Du reste, l’atteinte de cet objectif, même révisé à la baisse, n’est en rien acquise, les schémas d’emplois étant négatifs depuis 2021. Or une forte sous-réalisation des cibles en matière d’effectifs fragilise considérablement la crédibilité de l’atteinte des objectifs du contrat opérationnel.
À cet égard, la situation du service de santé des armées (SSA) est particulièrement préoccupante et mérite toute notre attention. Comme l’ensemble du monde médical, ce service rencontre de considérables difficultés de recrutement, car, pour chaque opération, le SSA est le premier arrivé et le dernier parti. Or son renforcement constitue la condition sine qua non de la remontée en puissance de nos armées.
Un second point de vigilance concerne les équipements.
Je ne reviens pas sur le regrettable report de 2030 à 2035 de certaines cibles capacitaires, entériné dans la nouvelle LPM.
Indépendamment de cela, malgré la hausse des crédits de la mission, nos armées continuent de faire face à des remises en cause capacitaires pour certains segments. Je pense notamment à la décision, prise en 2021, de prélever pour l’export 24 avions Rafale sur la dotation de l’armée de l’air et de l’espace. Le recomplètement de cette opération, qui ne devrait être achevé qu’en 2027, pèse lourdement sur nos capacités à former nos équipages, sans compter le surcoût d’acquisitions financé sous enveloppe.

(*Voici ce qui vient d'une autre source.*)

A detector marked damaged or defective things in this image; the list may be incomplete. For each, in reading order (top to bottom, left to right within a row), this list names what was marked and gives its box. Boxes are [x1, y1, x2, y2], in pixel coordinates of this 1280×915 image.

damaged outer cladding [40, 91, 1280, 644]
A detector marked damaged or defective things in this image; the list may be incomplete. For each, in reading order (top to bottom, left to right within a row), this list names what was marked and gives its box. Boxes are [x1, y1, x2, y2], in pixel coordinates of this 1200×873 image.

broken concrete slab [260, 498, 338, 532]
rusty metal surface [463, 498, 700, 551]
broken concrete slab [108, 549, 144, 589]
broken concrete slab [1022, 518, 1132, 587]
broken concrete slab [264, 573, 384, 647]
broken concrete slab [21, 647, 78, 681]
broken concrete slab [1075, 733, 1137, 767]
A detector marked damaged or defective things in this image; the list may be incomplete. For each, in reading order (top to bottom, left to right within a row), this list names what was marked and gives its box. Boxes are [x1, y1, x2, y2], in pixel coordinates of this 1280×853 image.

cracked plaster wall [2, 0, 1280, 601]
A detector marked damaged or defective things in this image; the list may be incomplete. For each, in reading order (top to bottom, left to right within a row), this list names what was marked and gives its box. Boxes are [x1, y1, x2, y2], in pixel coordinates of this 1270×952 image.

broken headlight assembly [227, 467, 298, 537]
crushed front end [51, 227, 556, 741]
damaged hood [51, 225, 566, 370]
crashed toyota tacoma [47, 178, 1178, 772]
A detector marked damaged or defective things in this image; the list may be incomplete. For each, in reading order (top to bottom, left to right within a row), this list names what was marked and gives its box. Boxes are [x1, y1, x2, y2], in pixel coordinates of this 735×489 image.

Doivent être également soulignés les effets des importantes cessions opérées au profit des forces armées ukrainiennes, qui affectent en particulier notre parc de canons Caesar. Tout doit être mis en œuvre pour que les recomplètements y afférents, cette fois financés par la solidarité interministérielle comme le prévoit la LPM, soient réalisés le plus rapidement possible.
Enfin, monsieur le ministre, je profite de l’occasion qui m’est offerte pour vous interroger sur la décision de classification des indicateurs de performance relatifs à la préparation opérationnelle. Si j’ai été en mesure de les consulter en tant que rapporteur spécial, il ne nous est plus loisible d’en débattre publiquement à compter de cette année.
Je comprends aisément la nécessité de faire preuve de discernement dans ce que nous publions et dévoilons. Néanmoins, cette nouvelle classification frappe, pour l’intégralité des matériels, l’ensemble des indicateurs de disponibilité et d’activité. Je me demande si un meilleur équilibre entre les exigences de la sécurité nationale et celles de la transparence à l’égard des parlementaires et des citoyens n’aurait pas dû être recherché. En effet, la transparence est le gage d’un débat budgétaire de qualité et de l’acceptabilité de l’effort demandé à nos concitoyens.
À l’avenir, il serait opportun que le Gouvernement publie, dans le projet de loi de règlement, le taux d’atteinte des cibles, même sans référence à leur niveau en valeur absolue, afin que le débat puisse s’engager, à tout le moins, sur les résultats du ministère en matière de préparation opérationnelle. Demander plus de crédits à la représentation nationale sans lui permettre d’apprécier la situation ne me paraît pas tenable dans la durée, à l’heure où l’impératif de préparation à la haute intensité se fait de plus en plus pressant.
Sous le bénéfice de ces observations, la commission des finances est favorable à l’adoption de ces crédits.